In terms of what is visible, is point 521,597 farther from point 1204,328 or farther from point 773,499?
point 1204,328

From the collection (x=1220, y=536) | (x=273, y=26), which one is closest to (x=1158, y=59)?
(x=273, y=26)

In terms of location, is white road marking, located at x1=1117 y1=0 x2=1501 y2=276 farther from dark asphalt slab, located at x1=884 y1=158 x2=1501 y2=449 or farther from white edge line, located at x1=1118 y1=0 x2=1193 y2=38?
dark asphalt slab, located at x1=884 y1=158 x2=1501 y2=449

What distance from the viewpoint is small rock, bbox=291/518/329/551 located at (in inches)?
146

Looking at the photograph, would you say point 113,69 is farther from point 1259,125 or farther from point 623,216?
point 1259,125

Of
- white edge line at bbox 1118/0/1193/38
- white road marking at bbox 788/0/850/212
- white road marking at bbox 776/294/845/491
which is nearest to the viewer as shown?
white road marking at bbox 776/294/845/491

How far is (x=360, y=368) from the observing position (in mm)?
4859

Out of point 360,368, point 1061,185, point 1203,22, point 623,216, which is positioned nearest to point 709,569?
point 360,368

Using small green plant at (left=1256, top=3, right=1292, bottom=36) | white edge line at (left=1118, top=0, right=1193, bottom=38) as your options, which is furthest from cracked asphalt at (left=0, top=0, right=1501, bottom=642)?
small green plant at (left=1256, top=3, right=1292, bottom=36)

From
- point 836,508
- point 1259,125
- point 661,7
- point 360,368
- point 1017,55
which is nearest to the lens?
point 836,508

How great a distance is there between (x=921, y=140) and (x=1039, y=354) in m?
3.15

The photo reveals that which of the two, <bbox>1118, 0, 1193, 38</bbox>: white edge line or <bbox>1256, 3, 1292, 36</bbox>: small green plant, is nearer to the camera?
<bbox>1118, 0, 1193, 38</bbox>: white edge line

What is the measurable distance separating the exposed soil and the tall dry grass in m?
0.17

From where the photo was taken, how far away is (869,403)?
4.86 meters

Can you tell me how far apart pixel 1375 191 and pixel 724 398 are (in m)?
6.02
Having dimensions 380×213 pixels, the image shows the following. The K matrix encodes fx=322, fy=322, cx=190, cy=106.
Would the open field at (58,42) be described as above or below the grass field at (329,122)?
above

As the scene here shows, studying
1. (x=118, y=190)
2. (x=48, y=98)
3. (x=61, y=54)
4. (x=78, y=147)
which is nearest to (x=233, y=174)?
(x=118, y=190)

**WHAT NEEDS TO BE DONE:** Write out every item above, with its answer, keeping each line unchanged.

**TASK ANSWER:**
In terms of what is visible, is point 521,597 farther from point 1204,328 or farther from point 773,499?
point 1204,328

From the collection (x=1220, y=536) | (x=273, y=26), which one is closest to (x=1158, y=59)?
(x=273, y=26)

In terms of location, is white road marking, located at x1=1117 y1=0 x2=1501 y2=276 farther from dark asphalt slab, located at x1=884 y1=158 x2=1501 y2=449 or farther from white edge line, located at x1=1118 y1=0 x2=1193 y2=38?
dark asphalt slab, located at x1=884 y1=158 x2=1501 y2=449

What distance from the viewpoint is small rock, bbox=291/518/329/551 located at (in inches)?
146

Looking at the photograph, would you say point 113,69 is farther from point 1259,125 or farther from point 623,216?
point 1259,125

Of
- white edge line at bbox 1118/0/1193/38
- white road marking at bbox 788/0/850/212
- white road marking at bbox 776/294/845/491
which is nearest to the viewer as shown?
white road marking at bbox 776/294/845/491

How far is (x=360, y=368) from the observing position (in mm)?
4859

Out of point 360,368, point 1061,185, point 1203,22, point 623,216, which is positioned nearest to point 709,569?
point 360,368

Using small green plant at (left=1256, top=3, right=1292, bottom=36) | white edge line at (left=1118, top=0, right=1193, bottom=38) as your options, which is furthest from cracked asphalt at (left=0, top=0, right=1501, bottom=642)?
small green plant at (left=1256, top=3, right=1292, bottom=36)

From
- point 836,508
- point 1259,125
- point 661,7
- point 360,368
- point 1017,55
which is nearest to the lens?
point 836,508

How great a distance is there between (x=921, y=140) and (x=1039, y=354) in m?
3.15

The photo reveals that which of the two, <bbox>1118, 0, 1193, 38</bbox>: white edge line or <bbox>1256, 3, 1292, 36</bbox>: small green plant, is nearer to the camera?
<bbox>1118, 0, 1193, 38</bbox>: white edge line

What is the measurable distance separating the exposed soil and the tall dry grass in m?
0.17

From where the photo was taken, how far away is (869,403)?
4.86 meters

Can you tell me how far apart pixel 1375 191 and pixel 724 398 are (in m)?
6.02
Having dimensions 380×213 pixels, the image shows the following. The K matrix encodes fx=322, fy=322, cx=190, cy=106.
Would the open field at (58,42) be described as above or below the grass field at (329,122)?
above

As the scene here shows, studying
1. (x=118, y=190)
2. (x=48, y=98)
3. (x=61, y=54)
4. (x=78, y=147)
which is nearest to (x=233, y=174)?
(x=118, y=190)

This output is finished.